Another few minutes goes by and he flies out of hiding again!!   I know he is probably mad as a hornet (to coin a phrase) but I was MAD too!  I flung the back door open again and was determined that this time I would not be fooled.  The thing was  going to be attacked until I saw it dead or outside.  I was not falling for his little hiding tricks so he could rest up again!  I tell you I was so close to getting  Joe up, but he had been extra tired that night and I just couldn't do it.  With my newspaper rolled into the perfect swatting machine I went crazy on that thing.  Swinging at anything and everything.  Sometimes I would get going and lose track of where he was.  Just about that time he'd buzz my head and I'd run and turn around to try to beat him back.  He was such a huge ugly beast.  I was swinging in circles as he dive bombed from ceiling to furniture to windows.  This went on for several minutes.  I had him close to the door, but he kept staying up so high that the idiot was above the door.  And then again silence!  "You're not fooling me this time", I thought.  So I proceeded to search.  I thought he was in the top of the curtains near the ceiling.  So I kept slapping the curtains with the newspaper.  I even got behind the curtains and stuck the paper underneath the rod and above them slapping and slapping trying to scare him into flight.  But I guess he was educated by now.  He remained quiet.  So I sat down for a rest (with cool air coming in and by now a few smaller bugs).  After a few minutes I quietly got up and peeked underneath the valences that hung down over the top of the sliding door and there he was!  I hit that valence so hard he was thrown straight out the back door.  HURRAY!  I closed the back door as fast as I could and locked it! I was so happy and proud that I had won and he was gone.  I sat down on the couch to relax once more and do you know that stupid bee kept slamming itself into the outside of the window that was next to my couch! He did that for like a half an hour!  I'd hear the ping of his body hitting the window and look out, there he'd be!  It took all my reserve not to get up and do a nanny nanny boo boo dance.  Can you imagine if he would have gotten a hold of me? I would have been filled with holes!  LOL 


  1. Great story.. this made me laugh out loud. Very strange at the end with him hitting the window when he was outsite. Where do you think he came from? Hopefully he doesn't return for some more fun. :)

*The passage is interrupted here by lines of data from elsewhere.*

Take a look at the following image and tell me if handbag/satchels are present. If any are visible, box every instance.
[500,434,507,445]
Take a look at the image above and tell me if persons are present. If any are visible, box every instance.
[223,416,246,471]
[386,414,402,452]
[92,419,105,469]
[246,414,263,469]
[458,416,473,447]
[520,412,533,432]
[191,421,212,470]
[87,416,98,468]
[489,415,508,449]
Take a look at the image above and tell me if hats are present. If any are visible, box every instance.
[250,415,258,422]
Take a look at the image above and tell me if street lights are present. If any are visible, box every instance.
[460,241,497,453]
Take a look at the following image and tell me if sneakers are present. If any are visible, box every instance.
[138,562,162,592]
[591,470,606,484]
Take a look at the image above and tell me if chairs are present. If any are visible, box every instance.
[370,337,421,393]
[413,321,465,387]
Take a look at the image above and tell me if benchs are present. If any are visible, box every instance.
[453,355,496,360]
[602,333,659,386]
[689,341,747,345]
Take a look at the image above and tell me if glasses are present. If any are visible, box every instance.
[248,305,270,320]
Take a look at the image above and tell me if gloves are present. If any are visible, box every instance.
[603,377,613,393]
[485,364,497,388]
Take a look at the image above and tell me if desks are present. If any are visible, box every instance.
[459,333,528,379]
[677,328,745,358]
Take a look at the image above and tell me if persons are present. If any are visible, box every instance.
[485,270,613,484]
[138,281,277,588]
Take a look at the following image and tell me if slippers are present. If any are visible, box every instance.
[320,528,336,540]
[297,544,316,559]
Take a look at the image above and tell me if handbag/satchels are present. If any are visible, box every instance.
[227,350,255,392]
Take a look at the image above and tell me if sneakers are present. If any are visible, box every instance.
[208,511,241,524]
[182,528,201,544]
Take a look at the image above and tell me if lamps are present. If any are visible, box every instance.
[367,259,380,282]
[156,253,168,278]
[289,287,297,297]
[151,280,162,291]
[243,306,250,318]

  2. Yuck.... It was probably a hornet... we tend to get a few of them in the summer months! They are not nice.. I always run away from them... and there sting is beyond painful i hear!

  3. Glad you won the war! They are pesky little buggers, pun intended. I was once in a similar situation and I have a great fear of anything that can sting me and then fly away. Didn't seem fair. I eventually caught the bee resting/hanging out on my kitchen floor and I tossed a plastic container over it because I didn't want to kill it. I left the container there and the bee eventually died before I could figure out a way to safely relocate it. Although co-workers told me I killed the bee, I maintain it was the lack of oxygen that killed it off, not me.

  4. OMG!! the visual of you chasing that "bee" is hilarious!!! You wild woman, you!